Filter the entries below down to the lines that hold "luxeandbeau".

RECORDS FOR PROCESSING below:

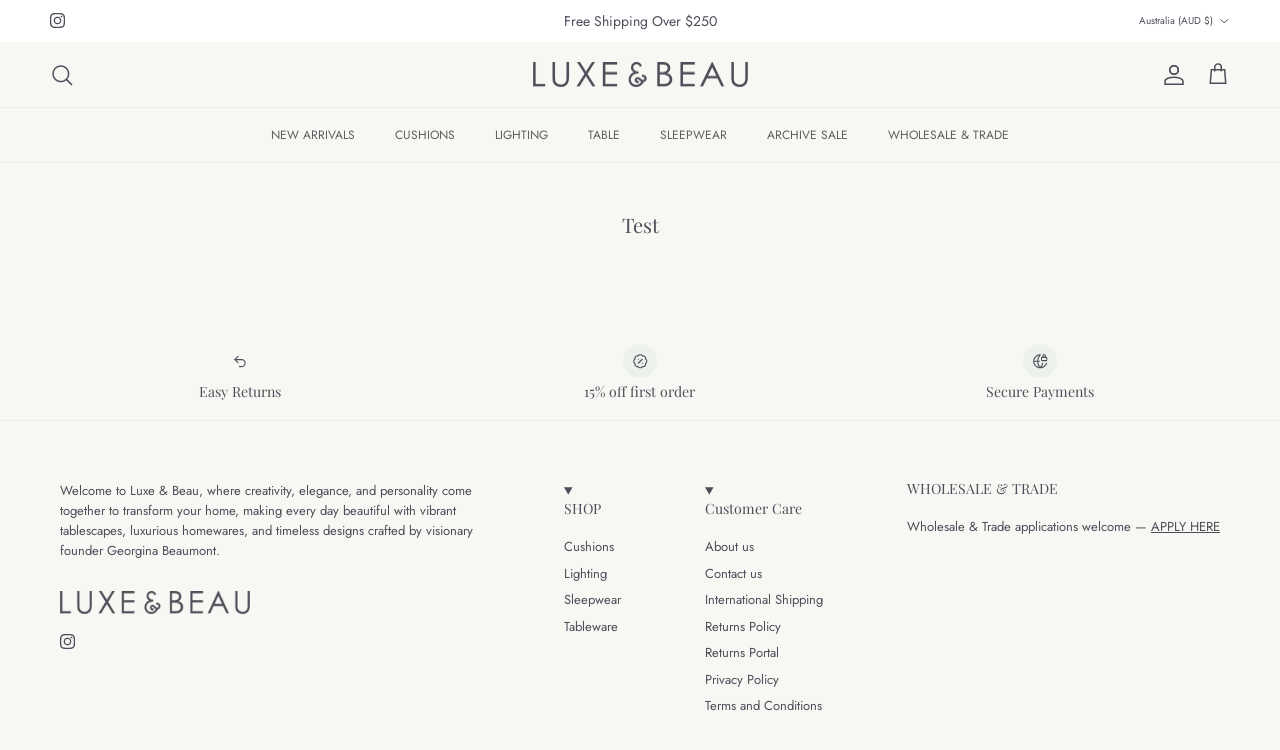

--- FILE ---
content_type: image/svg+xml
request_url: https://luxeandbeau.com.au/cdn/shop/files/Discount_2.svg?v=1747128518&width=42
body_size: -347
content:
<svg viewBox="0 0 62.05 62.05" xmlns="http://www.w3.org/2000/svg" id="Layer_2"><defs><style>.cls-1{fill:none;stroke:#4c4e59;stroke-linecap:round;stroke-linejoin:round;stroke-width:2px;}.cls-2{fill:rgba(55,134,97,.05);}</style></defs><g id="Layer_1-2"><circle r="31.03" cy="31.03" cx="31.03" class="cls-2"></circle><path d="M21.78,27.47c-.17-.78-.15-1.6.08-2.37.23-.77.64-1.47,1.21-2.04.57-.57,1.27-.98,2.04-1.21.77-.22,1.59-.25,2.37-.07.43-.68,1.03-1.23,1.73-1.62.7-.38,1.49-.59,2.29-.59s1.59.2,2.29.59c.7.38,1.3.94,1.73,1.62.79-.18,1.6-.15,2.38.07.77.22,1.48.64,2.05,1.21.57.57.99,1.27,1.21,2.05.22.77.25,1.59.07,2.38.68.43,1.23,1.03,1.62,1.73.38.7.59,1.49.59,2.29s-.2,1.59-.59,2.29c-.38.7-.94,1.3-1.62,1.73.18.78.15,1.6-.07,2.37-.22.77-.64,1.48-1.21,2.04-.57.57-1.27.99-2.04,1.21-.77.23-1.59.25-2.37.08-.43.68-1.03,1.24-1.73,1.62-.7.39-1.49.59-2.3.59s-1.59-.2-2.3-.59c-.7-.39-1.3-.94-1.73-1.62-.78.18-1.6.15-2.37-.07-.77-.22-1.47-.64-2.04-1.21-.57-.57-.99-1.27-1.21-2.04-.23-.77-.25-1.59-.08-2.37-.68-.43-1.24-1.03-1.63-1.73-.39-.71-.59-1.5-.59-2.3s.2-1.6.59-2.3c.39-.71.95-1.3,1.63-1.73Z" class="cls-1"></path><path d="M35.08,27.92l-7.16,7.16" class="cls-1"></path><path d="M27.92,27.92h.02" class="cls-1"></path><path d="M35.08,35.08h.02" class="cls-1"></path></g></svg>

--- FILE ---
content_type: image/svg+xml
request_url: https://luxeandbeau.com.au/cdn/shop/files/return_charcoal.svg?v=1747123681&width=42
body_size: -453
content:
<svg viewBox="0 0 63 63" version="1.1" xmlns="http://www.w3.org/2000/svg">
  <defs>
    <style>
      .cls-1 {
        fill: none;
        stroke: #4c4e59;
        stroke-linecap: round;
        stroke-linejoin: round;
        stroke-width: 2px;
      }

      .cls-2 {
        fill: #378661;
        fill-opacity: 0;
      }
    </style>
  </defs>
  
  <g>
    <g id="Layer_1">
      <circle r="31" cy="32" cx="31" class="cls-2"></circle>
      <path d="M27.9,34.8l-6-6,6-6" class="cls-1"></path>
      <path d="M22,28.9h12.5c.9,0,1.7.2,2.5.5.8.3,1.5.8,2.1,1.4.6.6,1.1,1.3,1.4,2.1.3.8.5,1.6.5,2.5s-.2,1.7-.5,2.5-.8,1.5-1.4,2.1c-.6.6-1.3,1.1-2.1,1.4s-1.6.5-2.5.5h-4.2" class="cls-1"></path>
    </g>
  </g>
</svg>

End of RECORDS FOR PROCESSING.

- **RESPONSE TO THIS TASK**:
request_url: https://luxeandbeau.com.au/cdn/shop/files/Discount_2.svg?v=1747128518&width=42
request_url: https://luxeandbeau.com.au/cdn/shop/files/return_charcoal.svg?v=1747123681&width=42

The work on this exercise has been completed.